# [Data entries]
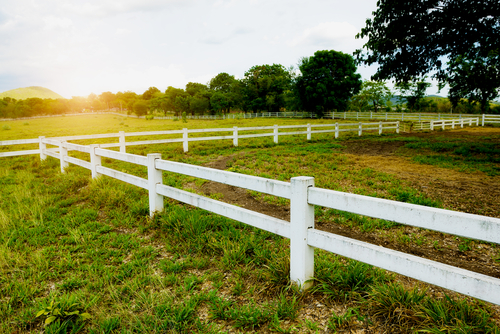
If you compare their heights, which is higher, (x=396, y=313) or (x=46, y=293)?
(x=396, y=313)

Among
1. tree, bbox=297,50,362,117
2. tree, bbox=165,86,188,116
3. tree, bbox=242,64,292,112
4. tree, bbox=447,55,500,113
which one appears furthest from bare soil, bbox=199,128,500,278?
tree, bbox=165,86,188,116

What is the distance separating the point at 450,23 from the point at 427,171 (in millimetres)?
7443

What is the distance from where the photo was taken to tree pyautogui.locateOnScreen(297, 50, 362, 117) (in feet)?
156

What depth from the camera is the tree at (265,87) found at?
6650cm

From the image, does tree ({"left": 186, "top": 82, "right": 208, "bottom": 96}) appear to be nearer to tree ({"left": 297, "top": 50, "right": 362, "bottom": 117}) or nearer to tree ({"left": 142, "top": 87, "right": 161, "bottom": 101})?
tree ({"left": 142, "top": 87, "right": 161, "bottom": 101})

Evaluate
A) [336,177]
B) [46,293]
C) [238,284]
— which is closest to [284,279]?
[238,284]

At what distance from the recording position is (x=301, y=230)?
2.79 meters

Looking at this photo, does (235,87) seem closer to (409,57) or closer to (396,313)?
(409,57)

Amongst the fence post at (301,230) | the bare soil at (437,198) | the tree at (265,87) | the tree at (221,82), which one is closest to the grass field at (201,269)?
the bare soil at (437,198)

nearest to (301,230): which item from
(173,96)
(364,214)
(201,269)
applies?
(364,214)

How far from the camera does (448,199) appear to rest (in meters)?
6.18

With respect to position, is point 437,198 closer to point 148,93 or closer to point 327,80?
point 327,80

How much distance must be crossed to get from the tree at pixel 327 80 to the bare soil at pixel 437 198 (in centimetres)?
3834

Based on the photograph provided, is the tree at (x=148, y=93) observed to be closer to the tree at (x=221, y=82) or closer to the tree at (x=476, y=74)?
the tree at (x=221, y=82)
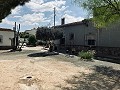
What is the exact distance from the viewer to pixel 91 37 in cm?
2958

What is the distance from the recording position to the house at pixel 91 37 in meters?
25.8

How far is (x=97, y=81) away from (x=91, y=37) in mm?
16885

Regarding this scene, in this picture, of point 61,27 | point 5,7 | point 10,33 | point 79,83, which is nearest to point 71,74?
point 79,83

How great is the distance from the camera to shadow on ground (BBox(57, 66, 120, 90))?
11758 mm

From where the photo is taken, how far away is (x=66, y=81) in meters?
12.7

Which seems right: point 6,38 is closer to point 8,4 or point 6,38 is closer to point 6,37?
point 6,37

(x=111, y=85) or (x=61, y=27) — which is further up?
(x=61, y=27)

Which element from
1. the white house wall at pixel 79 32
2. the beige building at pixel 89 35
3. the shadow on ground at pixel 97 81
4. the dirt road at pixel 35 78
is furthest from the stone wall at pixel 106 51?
the shadow on ground at pixel 97 81

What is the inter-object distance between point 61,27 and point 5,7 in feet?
78.9

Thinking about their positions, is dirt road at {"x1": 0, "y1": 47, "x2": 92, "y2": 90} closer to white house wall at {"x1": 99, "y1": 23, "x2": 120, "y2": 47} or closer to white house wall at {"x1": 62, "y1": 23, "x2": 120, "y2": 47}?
white house wall at {"x1": 99, "y1": 23, "x2": 120, "y2": 47}

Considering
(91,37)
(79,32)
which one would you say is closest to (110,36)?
(91,37)

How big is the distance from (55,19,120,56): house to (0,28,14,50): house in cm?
1001

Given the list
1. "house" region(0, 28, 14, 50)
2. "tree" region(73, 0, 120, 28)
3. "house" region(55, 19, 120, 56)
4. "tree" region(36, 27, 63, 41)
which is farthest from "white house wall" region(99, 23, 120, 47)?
"house" region(0, 28, 14, 50)

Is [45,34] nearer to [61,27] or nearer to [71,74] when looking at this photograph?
[61,27]
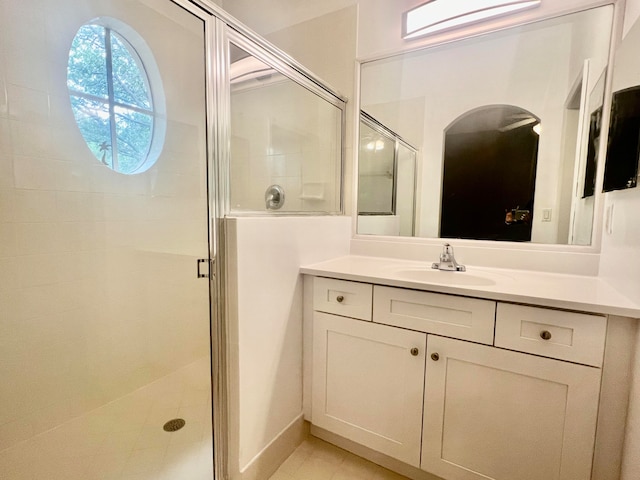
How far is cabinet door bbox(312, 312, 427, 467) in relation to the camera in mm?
1187

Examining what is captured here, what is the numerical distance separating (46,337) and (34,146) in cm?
87

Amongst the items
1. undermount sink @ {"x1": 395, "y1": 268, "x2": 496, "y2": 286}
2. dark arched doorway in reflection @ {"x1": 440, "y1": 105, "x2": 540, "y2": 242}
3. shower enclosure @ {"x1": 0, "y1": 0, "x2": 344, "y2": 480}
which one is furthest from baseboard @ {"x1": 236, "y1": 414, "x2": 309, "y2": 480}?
dark arched doorway in reflection @ {"x1": 440, "y1": 105, "x2": 540, "y2": 242}

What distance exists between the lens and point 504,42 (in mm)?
1437

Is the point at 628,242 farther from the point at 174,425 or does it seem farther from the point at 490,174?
the point at 174,425

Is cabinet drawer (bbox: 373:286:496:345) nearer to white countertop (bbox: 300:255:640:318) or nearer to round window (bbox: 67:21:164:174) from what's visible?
white countertop (bbox: 300:255:640:318)

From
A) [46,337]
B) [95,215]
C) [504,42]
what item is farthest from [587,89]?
[46,337]

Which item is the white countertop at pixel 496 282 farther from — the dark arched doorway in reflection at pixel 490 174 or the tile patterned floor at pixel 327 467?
the tile patterned floor at pixel 327 467

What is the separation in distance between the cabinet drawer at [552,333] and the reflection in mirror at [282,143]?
1040mm

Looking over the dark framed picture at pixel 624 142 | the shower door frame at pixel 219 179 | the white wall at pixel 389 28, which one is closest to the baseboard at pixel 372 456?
the shower door frame at pixel 219 179

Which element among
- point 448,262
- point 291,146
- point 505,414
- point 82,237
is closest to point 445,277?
point 448,262

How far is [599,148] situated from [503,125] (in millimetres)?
379

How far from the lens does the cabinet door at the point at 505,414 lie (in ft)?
3.07

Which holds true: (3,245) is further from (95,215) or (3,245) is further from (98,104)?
(98,104)

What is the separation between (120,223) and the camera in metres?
1.66
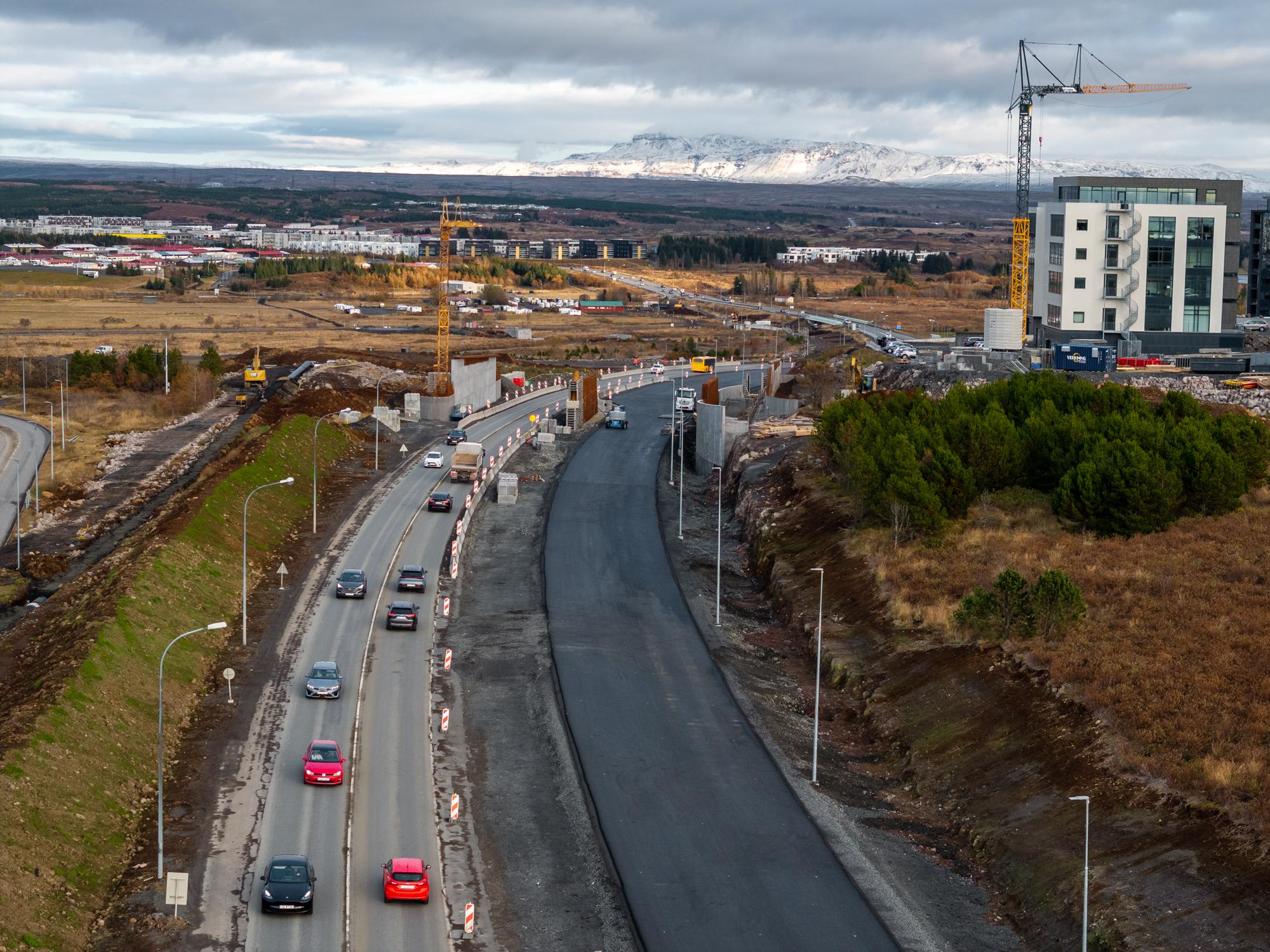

# [Written instruction]
Copy out the lines word for word, starting with the line that contains "How far is cabinet" and going on through the end of the lines, leaving out the pictures.

# [Complete output]
How far is cabinet door bbox(312, 312, 427, 467) in relation to the camera in mm?
1187

Examining what is captured here, what is the numerical distance separating (46,337) and (34,146) in cm?
87

Amongst the items
1. undermount sink @ {"x1": 395, "y1": 268, "x2": 496, "y2": 286}
2. dark arched doorway in reflection @ {"x1": 440, "y1": 105, "x2": 540, "y2": 242}
3. shower enclosure @ {"x1": 0, "y1": 0, "x2": 344, "y2": 480}
which one is furthest from baseboard @ {"x1": 236, "y1": 414, "x2": 309, "y2": 480}?
dark arched doorway in reflection @ {"x1": 440, "y1": 105, "x2": 540, "y2": 242}

What distance exists between the lens and point 504,42 (in mm)?
1437

Is the point at 628,242 farther from the point at 174,425 or does it seem farther from the point at 490,174?
the point at 174,425

Is cabinet drawer (bbox: 373:286:496:345) nearer to white countertop (bbox: 300:255:640:318) or nearer to round window (bbox: 67:21:164:174) from what's visible?
white countertop (bbox: 300:255:640:318)

From
A) [46,337]
B) [95,215]
C) [504,42]
what item is farthest from [587,89]?
[46,337]

Which item is the white countertop at pixel 496 282 farther from — the dark arched doorway in reflection at pixel 490 174 or the tile patterned floor at pixel 327 467?
the tile patterned floor at pixel 327 467

What is the separation in distance between the cabinet drawer at [552,333] and the reflection in mirror at [282,143]?
1040mm

Looking over the dark framed picture at pixel 624 142 | the shower door frame at pixel 219 179 | the white wall at pixel 389 28, which one is closest to the baseboard at pixel 372 456?
the shower door frame at pixel 219 179

Which element among
- point 448,262
- point 291,146
- point 505,414
- point 82,237
is closest to point 445,277?
point 448,262

How far is [599,148] situated from [503,125] (in millimetres)?
379

How far from the lens does the cabinet door at the point at 505,414 lie (in ft)?
3.07

Which holds true: (3,245) is further from (95,215) or (3,245) is further from (98,104)?
(98,104)

What is the separation between (120,223) and the camera in metres?
1.66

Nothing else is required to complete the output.